Copy out the entire excerpt below, about one woman's diagnosis and treatment for breast cancer, word for word and without changes.

- [EXCERPT]:
=== Section Start ===

October is observed as Breast Cancer Awareness Month, an annual campaign to raise awareness about the impact of breast cancer.
Meanwhile, Richards told the Sunday Observer that when she did the biopsy, it took almost a month for her to get the results.
“It was the diagnosis of the aggressive sort, so it was triple negative. Nobody in my family has ever been diagnosed with cancer. It took a long while to even understand the word really, because of how we’ve been taught. Cancer is usually hereditary, but it just came out of nowhere. I remember my mother saying ‘we’re going to beta this’ and one night I got up and saw her praying, and I joined her in prayer.”
Richards said at that point, she felt as though the Lord gave her a “quiet assurance”.
“I was praying with mommy in a very chirpy tone, and she was like ‘I get it. You’re okay and processing well, but this is not supposed to happen and no matter what you say, I’m just broken.’ She wept, and I’m not used to seeing my mother cry. That really broke. And I remember my father; the first thing he said was ‘how are we going to pay for this?’ That was it,” Richards said, thumping her chair, as if holding back emotions.
Richards did a surgery at Spanish Town Hospital, and then another at the University Hospital of the West Indies (UHWI.)
“My experience at both Spanish Town Hospital and UWI; the service was excellent. They are unmatched. I did six months of aggressive chemo and I did have adverse effects. I think now, my body is coming back. Since then, thankfully, I have done two mammograms and there’s no evidence of breast cancer,” she told the Sunday Observer.
But the treatment was brutal. Richards recounted hair loss, inclusive of her eyebrows and eyelashes, and darkened fingernails and tongue.
“I talk strong now, but it’s trauma that I’m still unpacking. My hair was that thing about me that I loved the most and I never touched, I never braid, I never did anything to it and to see it go, I grieved,” she told the Sunday Observer.
Richards continued: “To see my body responding in different ways to the treatment, that was also very traumatic because a lot could’ve gone wrong. I’m so thankful God contextualised my process. I cannot say that without saying that I had a huge support system — Church, friends, and family. It was just like witness all the good cells rushing to that area to provide help.”

=== Section End ===

- [RECORDS SUPPLIED]:
=== Section Start ===

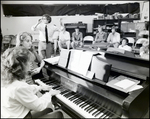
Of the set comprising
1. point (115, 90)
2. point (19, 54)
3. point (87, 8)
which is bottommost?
point (115, 90)

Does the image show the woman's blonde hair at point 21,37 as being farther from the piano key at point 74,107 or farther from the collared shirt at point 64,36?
the piano key at point 74,107

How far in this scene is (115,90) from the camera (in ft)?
3.88

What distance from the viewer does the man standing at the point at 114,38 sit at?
176cm

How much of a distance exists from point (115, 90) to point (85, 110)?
0.33 meters

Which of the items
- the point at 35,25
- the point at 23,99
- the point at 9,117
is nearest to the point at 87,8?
the point at 35,25

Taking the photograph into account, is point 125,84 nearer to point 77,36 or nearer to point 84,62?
point 84,62

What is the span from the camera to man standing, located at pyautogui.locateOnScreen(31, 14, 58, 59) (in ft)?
8.47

=== Section End ===

- [RESULT OF THE EXERCISE]:
October is observed as Breast Cancer Awareness Month, an annual campaign to raise awareness about the impact of breast cancer.
Meanwhile, Richards told the Sunday Observer that when she did the biopsy, it took almost a month for her to get the results.
“It was the diagnosis of the aggressive sort, so it was triple negative. Nobody in my family has ever been diagnosed with cancer. It took a long while to even understand the word really, because of how we’ve been taught. Cancer is usually hereditary, but it just came out of nowhere. I remember my mother saying ‘we’re going to beta this’ and one night I got up and saw her praying, and I joined her in prayer.”
Richards said at that point, she felt as though the Lord gave her a “quiet assurance”.
“I was praying with mommy in a very chirpy tone, and she was like ‘I get it. You’re okay and processing well, but this is not supposed to happen and no matter what you say, I’m just broken.’ She wept, and I’m not used to seeing my mother cry. That really broke. And I remember my father; the first thing he said was ‘how are we going to pay for this?’ That was it,” Richards said, thumping her chair, as if holding back emotions.
Richards did a surgery at Spanish Town Hospital, and then another at the University Hospital of the West Indies (UHWI.)
“My experience at both Spanish Town Hospital and UWI; the service was excellent. They are unmatched. I did six months of aggressive chemo and I did have adverse effects. I think now, my body is coming back. Since then, thankfully, I have done two mammograms and there’s no evidence of breast cancer,” she told the Sunday Observer.
But the treatment was brutal. Richards recounted hair loss, inclusive of her eyebrows and eyelashes, and darkened fingernails and tongue.
“I talk strong now, but it’s trauma that I’m still unpacking. My hair was that thing about me that I loved the most and I never touched, I never braid, I never did anything to it and to see it go, I grieved,” she told the Sunday Observer.
Richards continued: “To see my body responding in different ways to the treatment, that was also very traumatic because a lot could’ve gone wrong. I’m so thankful God contextualised my process. I cannot say that without saying that I had a huge support system — Church, friends, and family. It was just like witness all the good cells rushing to that area to provide help.”